Goal of the exercise: Give back every record exactly, images excluded.

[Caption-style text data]

▼

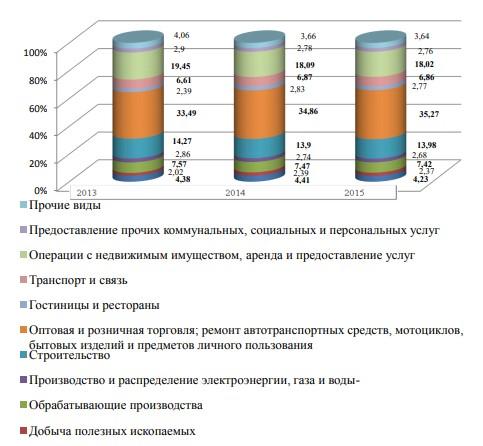 Структура малых предприятий по видам экономической деятельности в 2013-2015 гг.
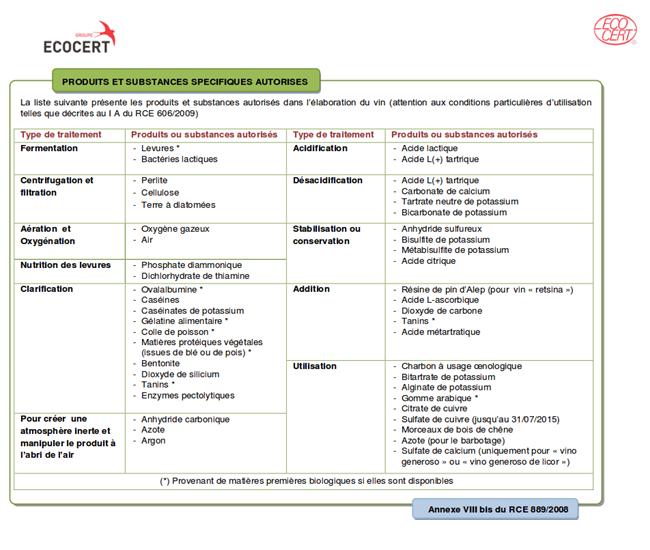 Extrait de la fiche technique Ecocert sur la vinification en agriculture biologique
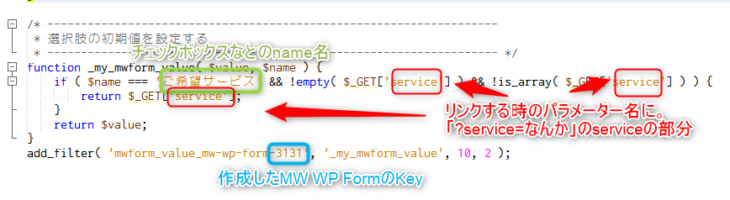 MW WP Formのmwform_value_フィルターフックの書き方
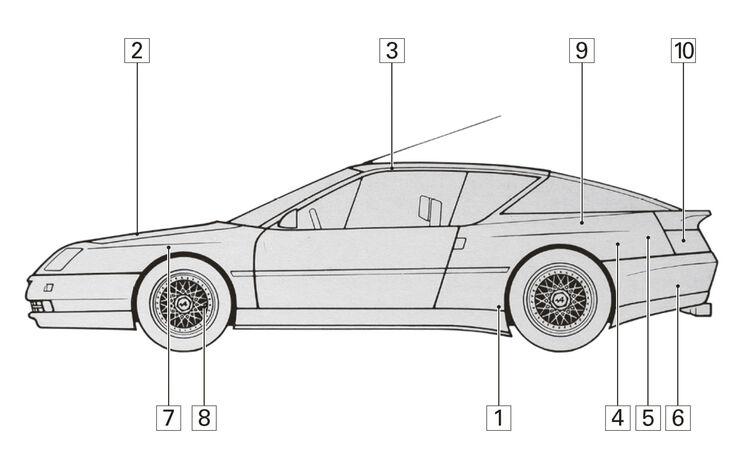 Renault Alpine A610, Igelbild, Schwachpunkte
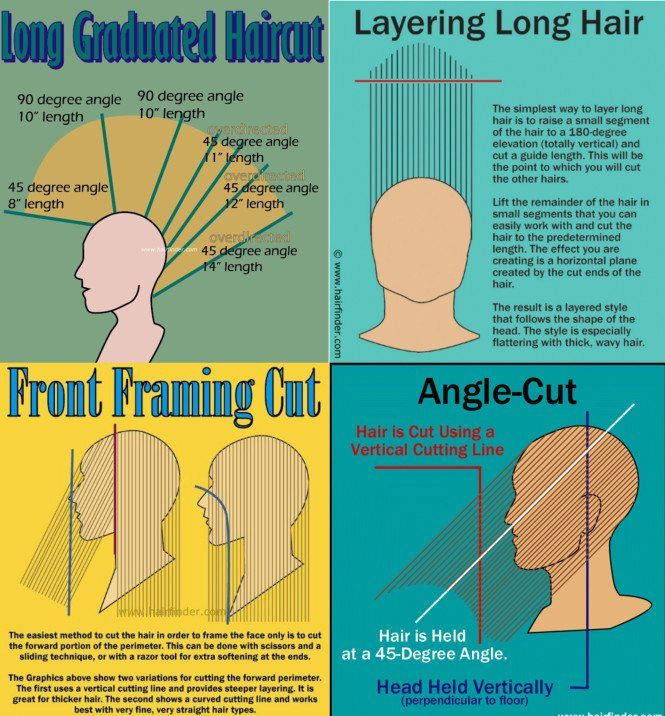 Layering Hair Extensions | Follow these instructions for a Layered Hairstyle #diyhaircut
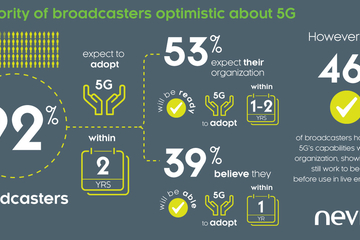 92% of Broadcasters Expect to Adopt 5G Within Two Years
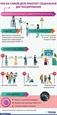 Как на самом деле работает социальное дистанцирование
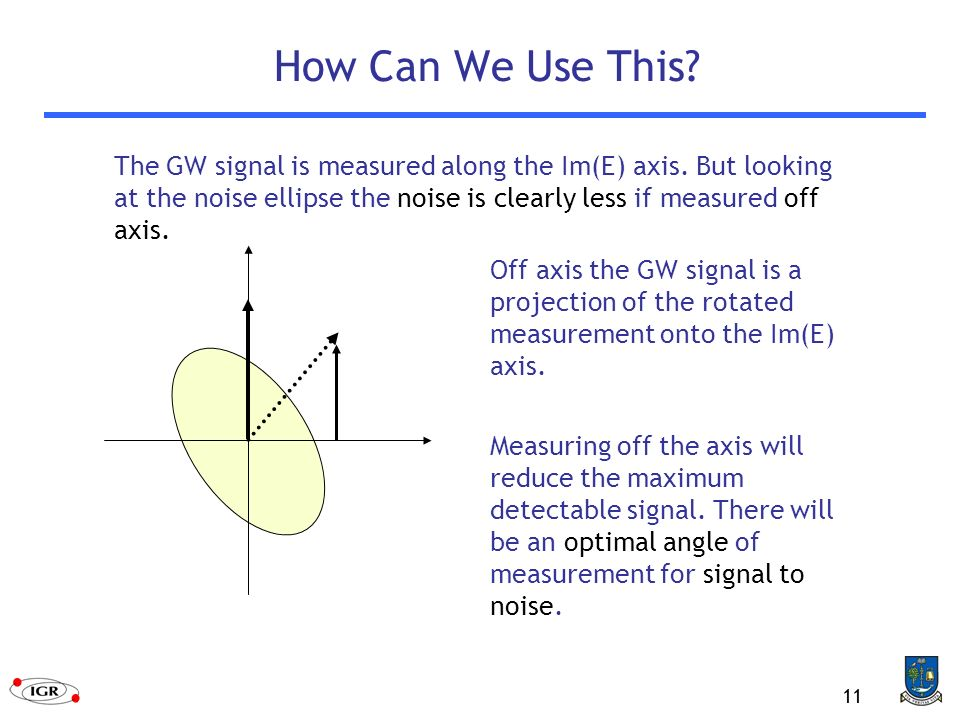 11 How Can We Use This.The GW signal is measured along the Im(E) axis.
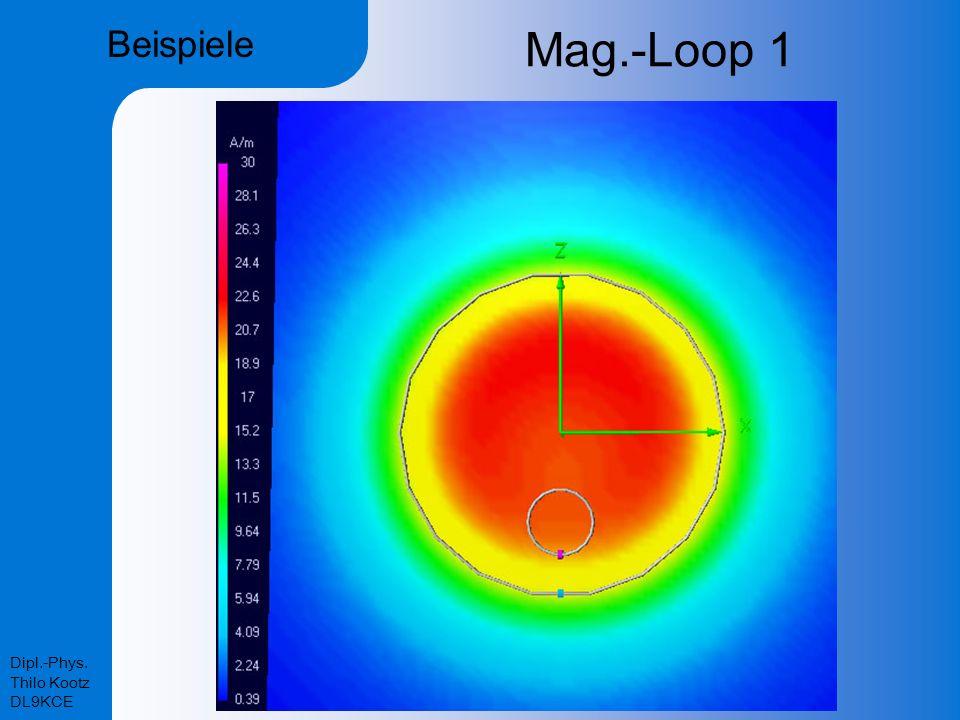 Dipl.-Phys. Thilo Kootz DL9KCE Mag.-Loop 1 Beispiele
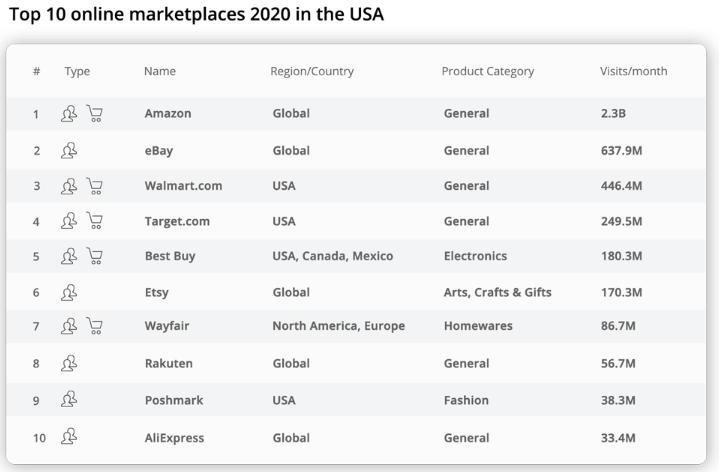 美国电商平台排名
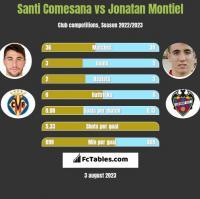 Santi Comesana vs Jonatan Montiel h2h player stats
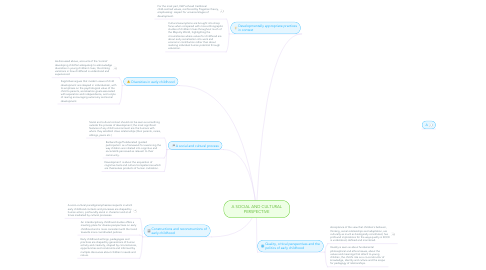 Mind Map: A SOCIAL AND CULTURAL PERSPECTIVE
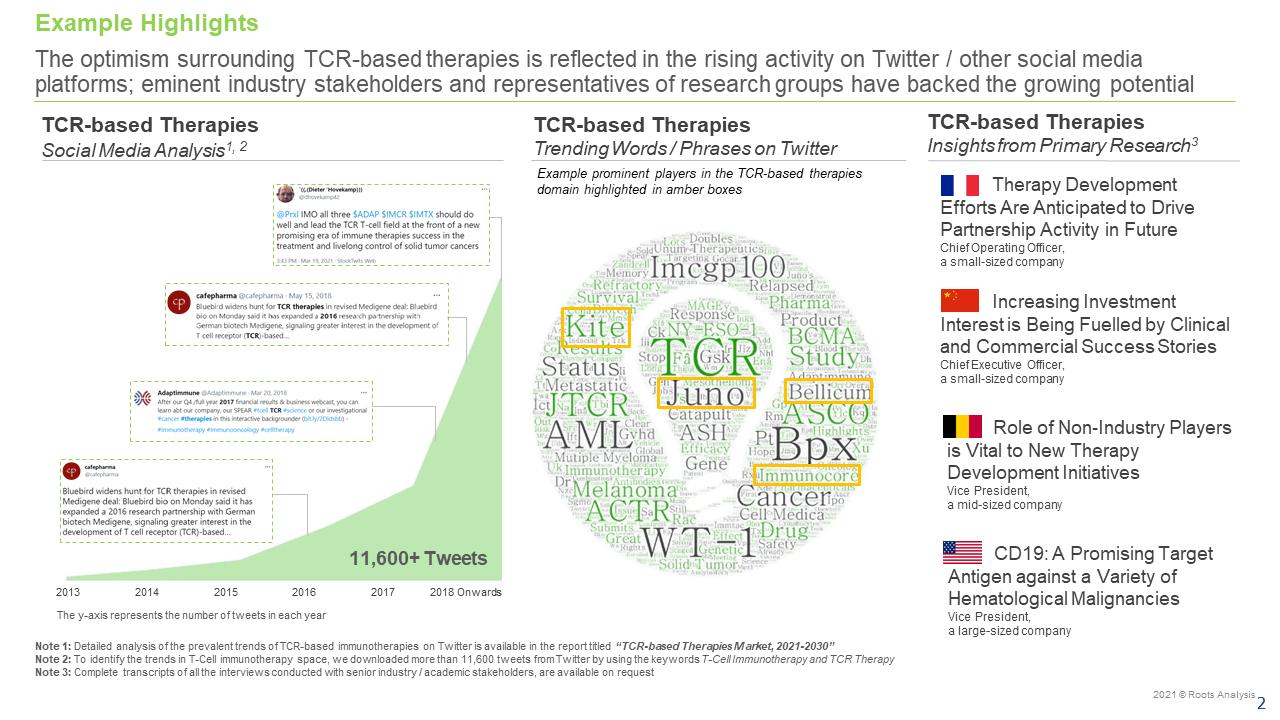 TCR-based-Therapies-Market-Social-Media-Analysis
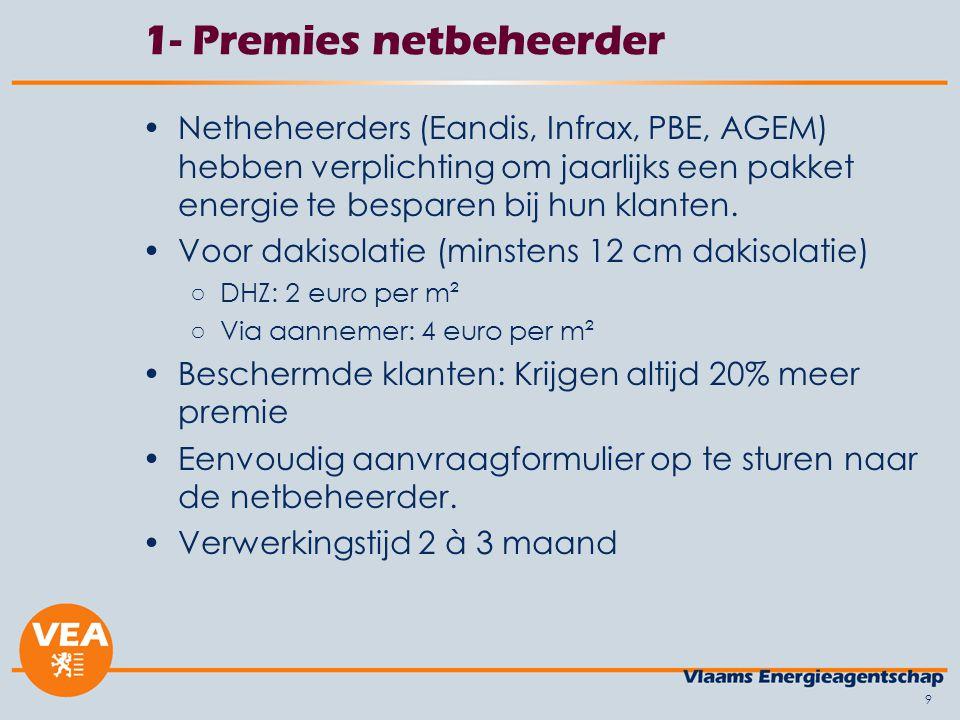 9 1- Premies netbeheerder Netheheerders (Eandis, Infrax, PBE, AGEM) hebben verplichting om jaarlijks een pakket energie te besparen bij hun klanten.
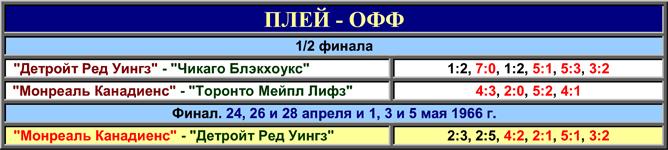 История Кубка Стэнли. Часть 74. 1965-1966. Таблица плей-офф.
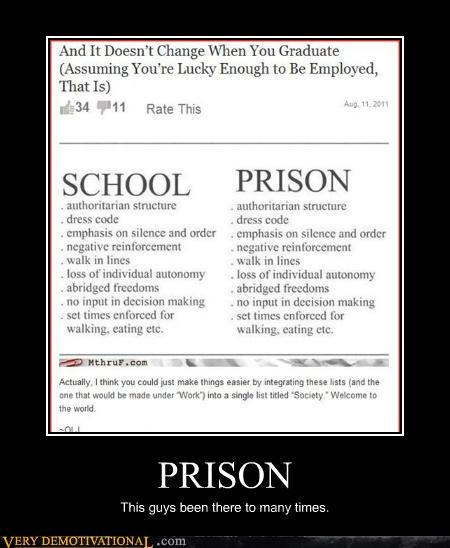 prison Sad school truth unfortunate - 5077035520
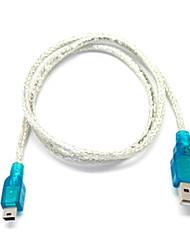 1.5m 2.0 USB-kabel voor camera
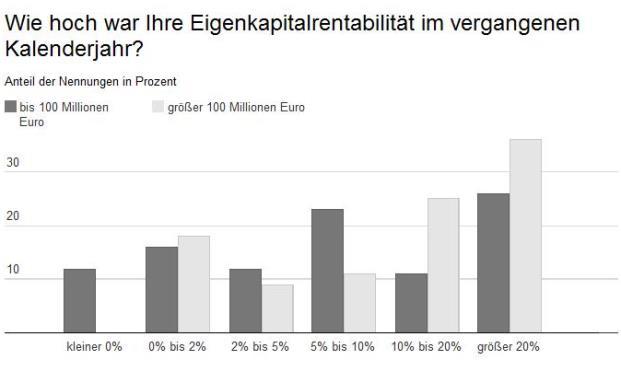 InVV-Studie: Viele Vermögensverwalter kommen auf eine Eigenkapitalrendite von über 5 Prozent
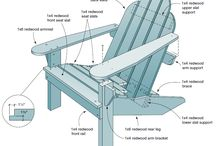 Plans for Wood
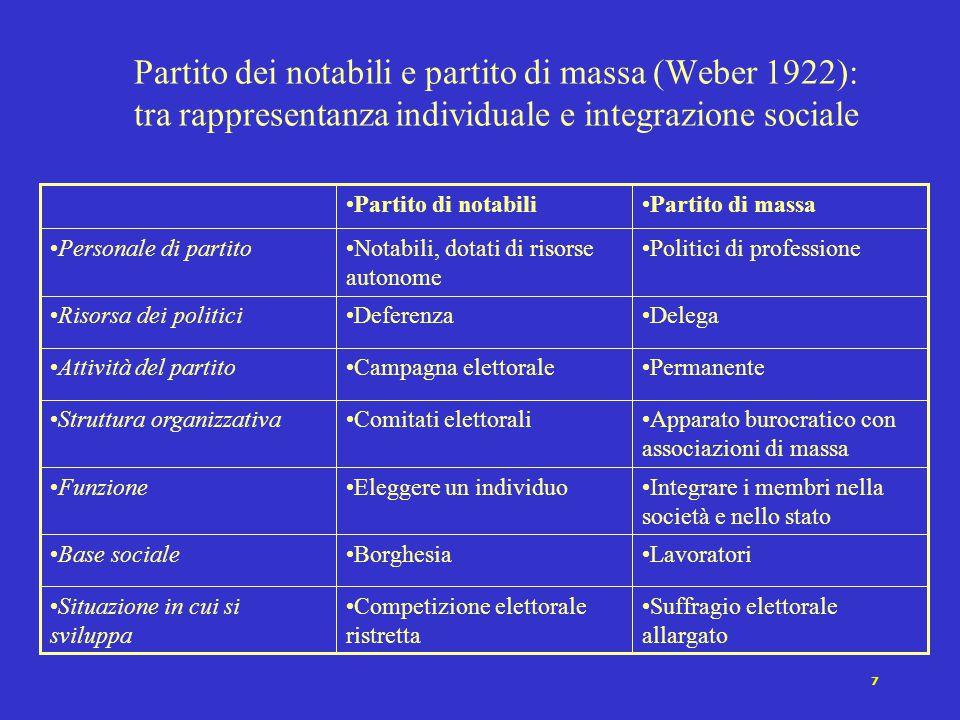 Partito dei notabili e partito di massa (Weber 1922): tra rappresentanza individuale e integrazione sociale
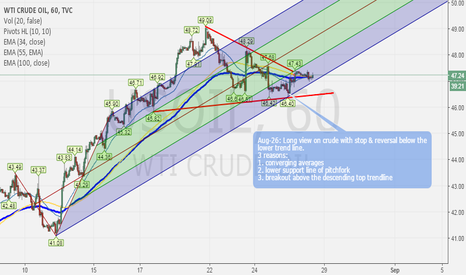 USOIL: USOIL Long view on multiple tests of support & supply zones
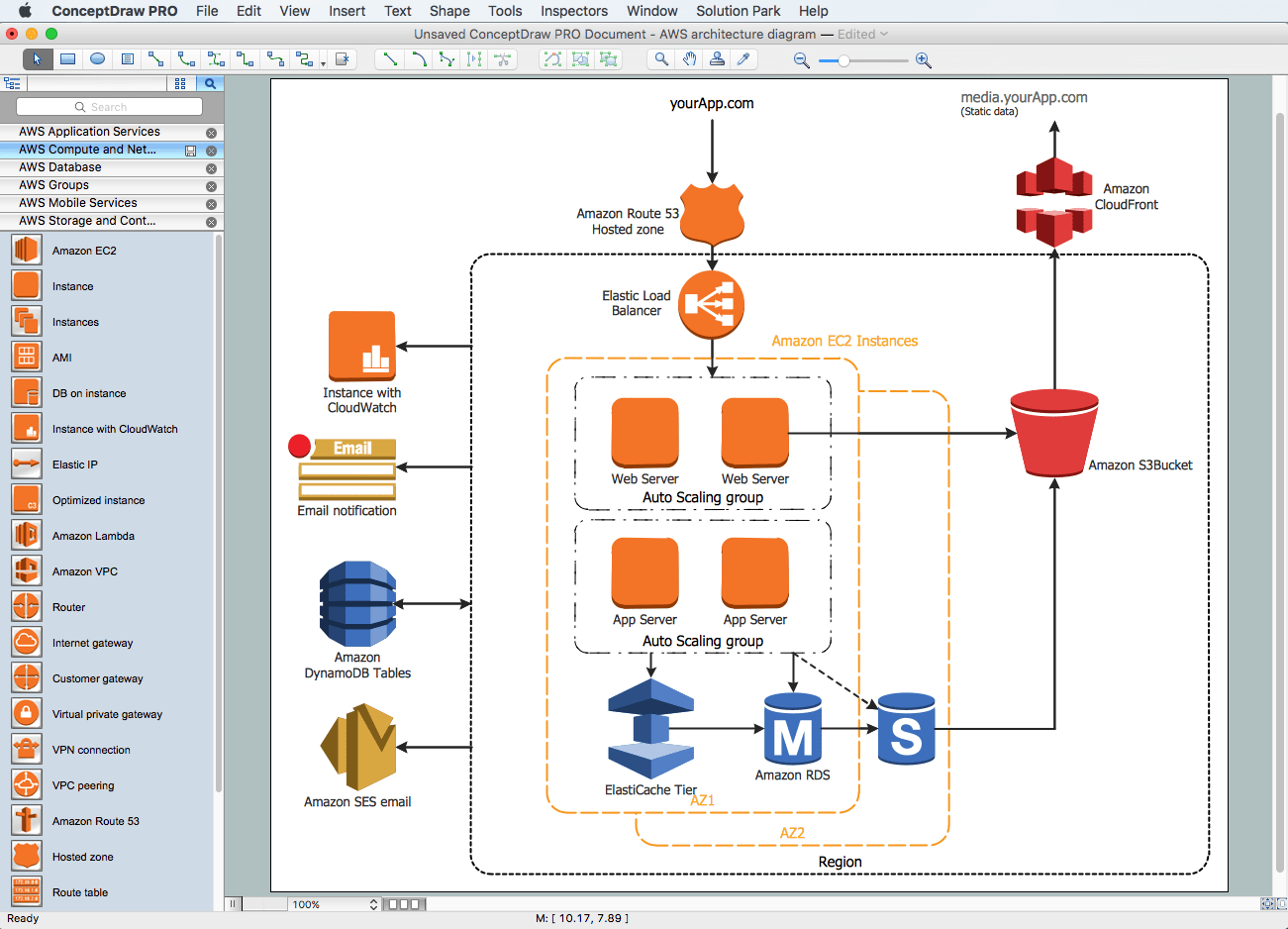 diagramming tool amazon architecture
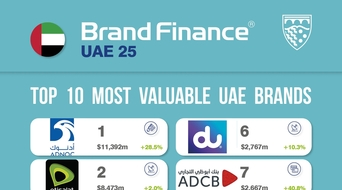 Top regional companies must prepare for up to $1trn loss in brand value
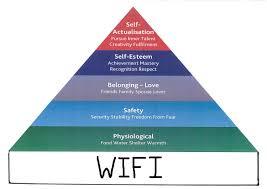 Αποτέλεσμα εικόνας για maslow pyramid
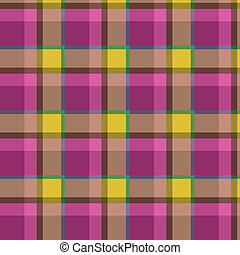 Antecedentes escoceses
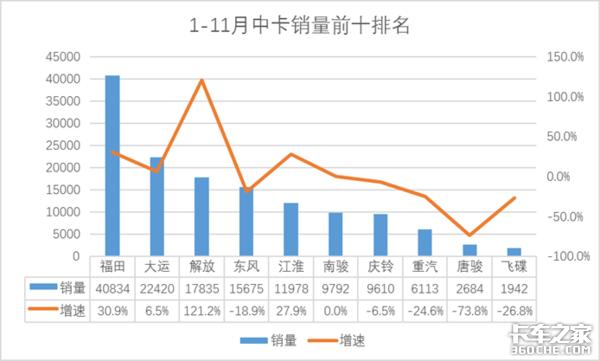 11月销量前十企业有看点:连续3次单月销量破3万重汽蝉联销量榜首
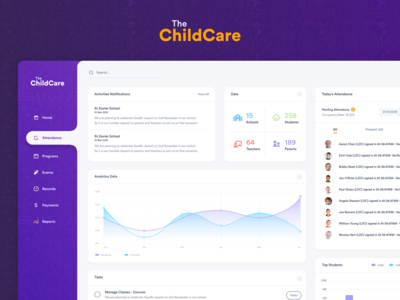 Dashboard - ChildCare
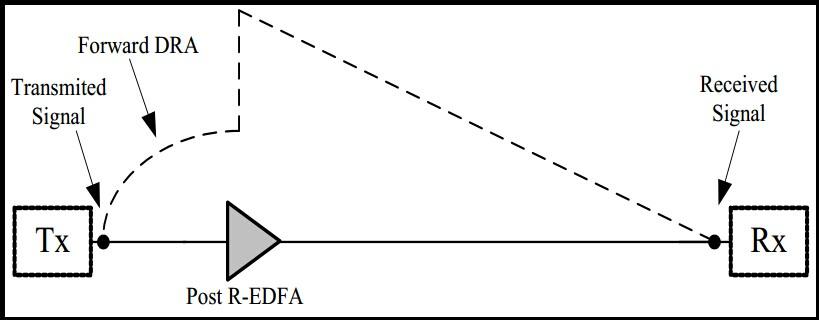 dra in fiber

▲

The answer:
 Структура малых предприятий по видам экономической деятельности в 2013-2015 гг.
 Extrait de la fiche technique Ecocert sur la vinification en agriculture biologique
 MW WP Formのmwform_value_フィルターフックの書き方
 Renault Alpine A610, Igelbild, Schwachpunkte
 Layering Hair Extensions | Follow these instructions for a Layered Hairstyle #diyhaircut
 92% of Broadcasters Expect to Adopt 5G Within Two Years
 Как на самом деле работает социальное дистанцирование
 11 How Can We Use This.The GW signal is measured along the Im(E) axis.
 Dipl.-Phys. Thilo Kootz DL9KCE Mag.-Loop 1 Beispiele
 美国电商平台排名
 Santi Comesana vs Jonatan Montiel h2h player stats
 Mind Map: A SOCIAL AND CULTURAL PERSPECTIVE
 TCR-based-Therapies-Market-Social-Media-Analysis
 9 1- Premies netbeheerder Netheheerders (Eandis, Infrax, PBE, AGEM) hebben verplichting om jaarlijks een pakket energie te besparen bij hun klanten.
 История Кубка Стэнли. Часть 74. 1965-1966. Таблица плей-офф.
 prison Sad school truth unfortunate - 5077035520
 1.5m 2.0 USB-kabel voor camera
 InVV-Studie: Viele Vermögensverwalter kommen auf eine Eigenkapitalrendite von über 5 Prozent
 Plans for Wood
 Partito dei notabili e partito di massa (Weber 1922): tra rappresentanza individuale e integrazione sociale
 USOIL: USOIL Long view on multiple tests of support & supply zones
 diagramming tool amazon architecture
 Top regional companies must prepare for up to $1trn loss in brand value
 Αποτέλεσμα εικόνας για maslow pyramid
 Antecedentes escoceses
 11月销量前十企业有看点:连续3次单月销量破3万重汽蝉联销量榜首
 Dashboard - ChildCare
 dra in fiber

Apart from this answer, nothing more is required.